- Interactive map of the Haveli Dina Nath area

General information
- Status: Partially preserved and inhabited
- Type: Historic haveli
- Location: Koocha Baij Nath, near Delhi Gate, Walled City of Lahore, Punjab, Pakistan
- Coordinates: 31°34′58″N 74°19′29″E﻿ / ﻿31.5828°N 74.32464°E
- Construction started: early 19th century

Technical details
- Material: Brick, timber and lime plaster
- Floor count: 2

Other information
- Number of rooms: 19

= Haveli Dina Nath =

Historic townhouse of Lahore's old city

Haveli Dina Nath is a haveli within the old city of Lahore, near Delhi Gate. It lies adjacent to the Dewan Baij Nath Haveli on its north side, with its entrance accessible via Koocha Baij Nath.

==History==
Named after Raja Dina Nath, a Hindu finance minister during Ranjit Singh's rule in Punjab, the haveli reflects his legacy. Raja Dina Nath, originally from Kashmir's noble class, was called to Lahore in October 1815 by Dewan Pandit Ganga Ram from Maharaja Ranjit Singh's army. Maharaja Ranjit Singh appointed him as a high-ranking officer, giving him the title of Dewan and control over the area of KalaNor. The British Government later awarded him the title of Raja.

Raja Dina Nath constructed two havelis within Delhi Gate. His second haveli, situated in the southeast chowk of Wazir Khan Mosque, was where he lived with his eldest son, Diwan Narinjan Nath. The well-known Dina Nath well was also located in this area.

==Architecture==
The haveli displays typical Sikh era characteristics. Its structure, painted yellow, includes a large platform, fountain basins, arches, balconies, carvings, and fresco work.
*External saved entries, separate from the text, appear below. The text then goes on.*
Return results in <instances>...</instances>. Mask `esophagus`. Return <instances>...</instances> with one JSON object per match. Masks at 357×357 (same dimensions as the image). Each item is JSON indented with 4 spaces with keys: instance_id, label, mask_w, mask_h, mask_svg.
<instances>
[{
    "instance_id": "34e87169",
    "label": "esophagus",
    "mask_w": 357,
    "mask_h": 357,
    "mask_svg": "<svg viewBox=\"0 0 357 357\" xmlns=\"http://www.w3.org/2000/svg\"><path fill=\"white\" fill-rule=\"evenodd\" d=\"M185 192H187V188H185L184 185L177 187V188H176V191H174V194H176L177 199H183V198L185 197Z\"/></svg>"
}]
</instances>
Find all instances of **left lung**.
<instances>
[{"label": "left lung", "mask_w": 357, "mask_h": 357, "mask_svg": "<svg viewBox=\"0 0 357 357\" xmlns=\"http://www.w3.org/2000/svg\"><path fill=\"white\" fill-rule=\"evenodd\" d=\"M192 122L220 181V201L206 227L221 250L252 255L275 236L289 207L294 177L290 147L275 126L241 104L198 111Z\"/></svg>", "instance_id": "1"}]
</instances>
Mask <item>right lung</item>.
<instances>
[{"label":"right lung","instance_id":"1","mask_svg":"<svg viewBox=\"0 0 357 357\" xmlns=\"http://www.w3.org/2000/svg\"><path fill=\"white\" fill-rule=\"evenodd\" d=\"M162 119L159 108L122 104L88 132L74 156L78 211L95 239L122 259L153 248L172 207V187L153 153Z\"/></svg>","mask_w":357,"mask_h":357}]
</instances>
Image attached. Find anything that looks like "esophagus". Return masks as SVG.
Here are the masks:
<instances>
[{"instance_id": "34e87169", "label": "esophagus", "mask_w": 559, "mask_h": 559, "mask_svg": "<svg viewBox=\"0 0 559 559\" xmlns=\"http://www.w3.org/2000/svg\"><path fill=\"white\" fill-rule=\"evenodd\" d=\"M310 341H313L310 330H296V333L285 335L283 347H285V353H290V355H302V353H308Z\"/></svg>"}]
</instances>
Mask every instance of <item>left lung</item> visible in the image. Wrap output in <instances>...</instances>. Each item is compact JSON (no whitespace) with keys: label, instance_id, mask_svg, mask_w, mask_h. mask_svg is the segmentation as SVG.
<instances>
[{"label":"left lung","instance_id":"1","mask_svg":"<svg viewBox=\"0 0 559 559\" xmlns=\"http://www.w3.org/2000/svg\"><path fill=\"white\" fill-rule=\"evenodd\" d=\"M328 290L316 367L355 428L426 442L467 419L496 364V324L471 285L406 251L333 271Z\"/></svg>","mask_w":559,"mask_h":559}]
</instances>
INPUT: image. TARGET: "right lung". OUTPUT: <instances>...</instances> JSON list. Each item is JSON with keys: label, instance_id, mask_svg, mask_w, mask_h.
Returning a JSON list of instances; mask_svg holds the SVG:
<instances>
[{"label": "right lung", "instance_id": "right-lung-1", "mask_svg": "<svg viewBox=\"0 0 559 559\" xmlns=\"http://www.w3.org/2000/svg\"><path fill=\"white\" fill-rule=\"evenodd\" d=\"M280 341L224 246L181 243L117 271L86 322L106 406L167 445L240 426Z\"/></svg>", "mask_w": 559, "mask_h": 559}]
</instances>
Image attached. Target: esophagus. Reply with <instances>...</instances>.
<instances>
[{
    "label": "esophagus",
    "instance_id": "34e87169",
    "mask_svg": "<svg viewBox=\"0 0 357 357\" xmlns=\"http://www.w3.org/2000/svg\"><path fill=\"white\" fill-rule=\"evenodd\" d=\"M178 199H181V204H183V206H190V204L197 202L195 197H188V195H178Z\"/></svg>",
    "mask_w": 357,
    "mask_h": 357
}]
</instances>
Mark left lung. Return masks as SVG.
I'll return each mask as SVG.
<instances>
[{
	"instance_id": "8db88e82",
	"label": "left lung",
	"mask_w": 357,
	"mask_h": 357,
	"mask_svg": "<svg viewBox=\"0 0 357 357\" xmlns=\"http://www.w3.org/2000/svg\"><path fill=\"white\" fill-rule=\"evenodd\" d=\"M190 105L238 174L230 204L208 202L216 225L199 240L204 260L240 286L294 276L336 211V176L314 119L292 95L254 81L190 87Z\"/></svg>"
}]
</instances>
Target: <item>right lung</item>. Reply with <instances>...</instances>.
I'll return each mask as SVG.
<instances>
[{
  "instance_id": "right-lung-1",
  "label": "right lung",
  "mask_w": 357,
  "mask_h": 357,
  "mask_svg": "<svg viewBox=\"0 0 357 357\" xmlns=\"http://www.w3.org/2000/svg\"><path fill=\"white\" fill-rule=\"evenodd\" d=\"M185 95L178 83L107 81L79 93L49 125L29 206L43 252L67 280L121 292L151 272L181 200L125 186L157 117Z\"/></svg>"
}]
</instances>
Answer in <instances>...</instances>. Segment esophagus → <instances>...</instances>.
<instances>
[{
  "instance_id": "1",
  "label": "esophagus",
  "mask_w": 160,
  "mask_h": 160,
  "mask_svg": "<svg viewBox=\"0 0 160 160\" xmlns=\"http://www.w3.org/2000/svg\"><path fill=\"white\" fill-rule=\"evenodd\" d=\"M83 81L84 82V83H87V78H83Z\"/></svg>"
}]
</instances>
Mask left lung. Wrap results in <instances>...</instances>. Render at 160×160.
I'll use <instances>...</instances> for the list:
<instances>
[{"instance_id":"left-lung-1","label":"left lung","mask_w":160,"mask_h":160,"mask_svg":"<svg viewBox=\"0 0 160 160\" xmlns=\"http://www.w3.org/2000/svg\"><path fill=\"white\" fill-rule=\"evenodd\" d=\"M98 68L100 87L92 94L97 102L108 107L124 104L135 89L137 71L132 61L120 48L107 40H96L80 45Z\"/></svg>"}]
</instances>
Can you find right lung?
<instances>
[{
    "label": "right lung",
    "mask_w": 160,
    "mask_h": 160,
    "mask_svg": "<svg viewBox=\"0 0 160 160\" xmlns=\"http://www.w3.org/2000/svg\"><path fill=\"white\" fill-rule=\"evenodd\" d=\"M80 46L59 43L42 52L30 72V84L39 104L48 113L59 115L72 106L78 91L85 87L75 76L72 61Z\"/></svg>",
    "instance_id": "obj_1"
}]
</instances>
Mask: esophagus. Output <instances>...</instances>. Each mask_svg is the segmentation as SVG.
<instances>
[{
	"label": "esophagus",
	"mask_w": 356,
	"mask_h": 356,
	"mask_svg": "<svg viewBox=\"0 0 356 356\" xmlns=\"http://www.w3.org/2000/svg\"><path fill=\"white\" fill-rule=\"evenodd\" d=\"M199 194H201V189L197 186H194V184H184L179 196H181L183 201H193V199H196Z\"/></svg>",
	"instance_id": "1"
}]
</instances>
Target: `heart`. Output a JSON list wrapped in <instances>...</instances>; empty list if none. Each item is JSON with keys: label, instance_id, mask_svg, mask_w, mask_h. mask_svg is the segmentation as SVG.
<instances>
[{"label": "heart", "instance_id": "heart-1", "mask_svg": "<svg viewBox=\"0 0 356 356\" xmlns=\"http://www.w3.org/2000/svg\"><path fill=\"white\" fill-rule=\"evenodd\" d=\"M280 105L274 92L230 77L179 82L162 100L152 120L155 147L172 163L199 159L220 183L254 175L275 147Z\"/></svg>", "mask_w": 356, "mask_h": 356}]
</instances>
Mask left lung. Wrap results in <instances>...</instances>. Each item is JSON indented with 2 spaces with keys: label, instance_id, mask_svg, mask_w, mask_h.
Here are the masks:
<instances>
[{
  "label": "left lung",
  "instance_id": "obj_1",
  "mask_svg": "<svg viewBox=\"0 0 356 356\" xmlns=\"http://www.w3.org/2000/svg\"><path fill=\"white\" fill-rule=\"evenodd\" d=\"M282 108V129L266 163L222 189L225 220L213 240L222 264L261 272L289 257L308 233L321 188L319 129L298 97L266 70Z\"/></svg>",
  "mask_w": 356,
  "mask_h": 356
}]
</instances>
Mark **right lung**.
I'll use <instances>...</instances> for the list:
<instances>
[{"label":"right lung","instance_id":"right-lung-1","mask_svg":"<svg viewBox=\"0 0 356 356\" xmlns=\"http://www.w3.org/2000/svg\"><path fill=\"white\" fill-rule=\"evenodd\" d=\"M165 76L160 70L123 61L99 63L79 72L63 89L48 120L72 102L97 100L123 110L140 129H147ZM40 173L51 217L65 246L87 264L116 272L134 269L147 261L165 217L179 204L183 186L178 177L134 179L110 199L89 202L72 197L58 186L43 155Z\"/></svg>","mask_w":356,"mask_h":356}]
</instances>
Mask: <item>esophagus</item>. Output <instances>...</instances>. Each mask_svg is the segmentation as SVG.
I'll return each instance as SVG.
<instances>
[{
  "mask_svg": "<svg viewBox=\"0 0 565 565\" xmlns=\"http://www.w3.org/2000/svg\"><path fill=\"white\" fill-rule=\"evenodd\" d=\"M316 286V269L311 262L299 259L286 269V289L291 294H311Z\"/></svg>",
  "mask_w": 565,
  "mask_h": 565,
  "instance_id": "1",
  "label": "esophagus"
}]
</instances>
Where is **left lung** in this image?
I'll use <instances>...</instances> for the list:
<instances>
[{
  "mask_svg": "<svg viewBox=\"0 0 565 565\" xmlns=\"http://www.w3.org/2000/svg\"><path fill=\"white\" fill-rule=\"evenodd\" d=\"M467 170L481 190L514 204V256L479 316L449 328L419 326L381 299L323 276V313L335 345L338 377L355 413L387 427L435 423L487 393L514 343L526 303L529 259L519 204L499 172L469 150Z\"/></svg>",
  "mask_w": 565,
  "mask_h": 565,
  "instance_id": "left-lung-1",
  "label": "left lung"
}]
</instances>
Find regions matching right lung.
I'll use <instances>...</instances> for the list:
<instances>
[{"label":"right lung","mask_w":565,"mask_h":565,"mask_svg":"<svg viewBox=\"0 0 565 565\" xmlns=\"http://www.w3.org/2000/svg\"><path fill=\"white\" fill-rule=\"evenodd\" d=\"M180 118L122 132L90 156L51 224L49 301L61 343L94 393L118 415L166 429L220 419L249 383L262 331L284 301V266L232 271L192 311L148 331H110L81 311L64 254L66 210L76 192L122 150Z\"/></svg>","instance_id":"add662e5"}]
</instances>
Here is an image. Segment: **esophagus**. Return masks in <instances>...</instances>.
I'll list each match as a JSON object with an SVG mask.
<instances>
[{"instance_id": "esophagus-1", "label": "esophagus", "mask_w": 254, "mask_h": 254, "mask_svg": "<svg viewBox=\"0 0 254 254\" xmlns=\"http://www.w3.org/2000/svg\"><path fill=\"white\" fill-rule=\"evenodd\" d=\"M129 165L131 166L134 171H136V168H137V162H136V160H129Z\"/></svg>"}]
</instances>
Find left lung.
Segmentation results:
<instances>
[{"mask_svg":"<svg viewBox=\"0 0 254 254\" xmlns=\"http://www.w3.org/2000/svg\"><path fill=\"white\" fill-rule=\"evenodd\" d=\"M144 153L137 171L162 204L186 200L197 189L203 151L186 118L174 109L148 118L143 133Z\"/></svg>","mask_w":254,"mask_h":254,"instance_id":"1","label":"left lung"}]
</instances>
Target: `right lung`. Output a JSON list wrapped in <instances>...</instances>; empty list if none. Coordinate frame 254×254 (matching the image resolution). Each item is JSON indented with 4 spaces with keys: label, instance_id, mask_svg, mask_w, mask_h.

The ceilings are decorated with wooden patterns and mirrors, similar to those in Lahore Fort and the Haveli of Nau Nehal Singh.

The haveli encompasses 47 marlas, featuring nineteen rooms, two basements (sard khana), verandas, and an open backyard. It also has a now-closed underground tunnel. A distinctive feature is the rooftop, adorned with large pigeon cages, a common element in many Lahore homes, traditionally used for pigeon fights and competitions.

Although some parts of the haveli have undergone modifications, its historical elements, such as frescoes (partially covered by whitewash), remain visible. The main hall, believed to have been Raja Dina Nath's court, is currently used as a drawing room. It is surrounded by smaller rooms, now serving various residential purposes, and adorned with traditional crafts and pottery from old Lahore.

The roof features wooden ceilings adorned with intricate tarsembandi designs. The columns, with their ornamental bases and cusped arches, enhance the aesthetic appeal, as does a grand arch constructed with the aid of bamboo stirrups. The courtyard holds remnants of a red sandstone fountain and a cascading water feature.